All of the theories around combination and diversity have been based on this tension view, which says that new knowledge is in tension with old knowledge. But there’s another view of creativity — if you go back to the psychology literature — called the “foundational” view. The foundational view says, “No, what you have to do is go deep into one domain in order to see the anomalies, and it’s only when you do that that you can really break out of the existing way of thinking.”
So, the other contribution of this paper is to go back to those insights from psychology and creativity and say, “Wait a minute, we’ve forgotten about the other half of the creative process.” We’ve spent all of our time focused on combination and diversity and less time focused on what the deep dive into existing fields can help us produce in terms of breakthrough ideas.
My co-author on this project and I have a follow-up project that is looking at what specific recommendations we might be able to make to organizations about how to design their innovation processes; it’s looking at the organization design for innovation [and] the team structures so that we can understand which types [work best]. You need a combination of experience and less experienced researchers, you need research in different domains. We’re going to look at the team structure and we’re also going to compare different technological domains because nanotechnology, in particular, … is more of a chemistry-based type of innovation process.

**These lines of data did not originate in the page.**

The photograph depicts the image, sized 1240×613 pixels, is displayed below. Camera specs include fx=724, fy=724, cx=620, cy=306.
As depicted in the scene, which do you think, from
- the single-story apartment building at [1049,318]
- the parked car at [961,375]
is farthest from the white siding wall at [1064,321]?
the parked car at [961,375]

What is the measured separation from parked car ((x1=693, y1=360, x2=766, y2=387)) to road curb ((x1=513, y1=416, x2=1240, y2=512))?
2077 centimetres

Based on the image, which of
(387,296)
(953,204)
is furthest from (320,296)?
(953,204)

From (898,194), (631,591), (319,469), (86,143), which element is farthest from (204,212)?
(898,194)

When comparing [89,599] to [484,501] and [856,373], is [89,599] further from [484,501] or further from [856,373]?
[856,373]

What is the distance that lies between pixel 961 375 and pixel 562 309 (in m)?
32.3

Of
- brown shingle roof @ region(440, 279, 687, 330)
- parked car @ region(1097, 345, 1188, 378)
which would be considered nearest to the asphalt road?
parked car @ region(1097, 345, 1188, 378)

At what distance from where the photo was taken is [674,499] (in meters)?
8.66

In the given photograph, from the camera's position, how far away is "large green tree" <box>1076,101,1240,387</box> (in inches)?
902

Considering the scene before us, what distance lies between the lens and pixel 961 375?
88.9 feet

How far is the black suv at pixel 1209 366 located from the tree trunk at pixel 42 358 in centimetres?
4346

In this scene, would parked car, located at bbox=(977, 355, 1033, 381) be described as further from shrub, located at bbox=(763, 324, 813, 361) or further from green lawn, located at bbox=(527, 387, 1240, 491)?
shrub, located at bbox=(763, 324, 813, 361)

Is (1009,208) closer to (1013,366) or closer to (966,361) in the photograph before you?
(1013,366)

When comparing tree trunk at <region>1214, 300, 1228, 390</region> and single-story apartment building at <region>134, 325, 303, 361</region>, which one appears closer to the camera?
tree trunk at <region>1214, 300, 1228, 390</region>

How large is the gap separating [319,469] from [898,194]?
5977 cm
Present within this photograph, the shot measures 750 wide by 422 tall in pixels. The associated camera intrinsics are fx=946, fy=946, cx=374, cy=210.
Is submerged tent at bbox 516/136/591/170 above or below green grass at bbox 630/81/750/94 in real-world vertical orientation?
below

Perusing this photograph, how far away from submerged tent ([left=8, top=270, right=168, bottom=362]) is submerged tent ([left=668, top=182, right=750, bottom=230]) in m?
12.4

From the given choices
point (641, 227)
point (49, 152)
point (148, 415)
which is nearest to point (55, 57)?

We’re going to compare that process to a more engineering[-type] of innovation process like looking at MRI machines that are used for imaging and comparing that to stem cells, which is more of a biological innovation process. We’re going to look at different domains where different creative processes might be at play and then understand what types of team structures are best at producing the breakthrough novel ideas, the ideas that can be highly cited and then the magic 1% that are both novel and the most highly cited out there … which is a way of measuring economic value.
We’ve got a whole project that will get deeper into those specific organizational recommendations. That is one project that I’m doing as a follow-on to this research.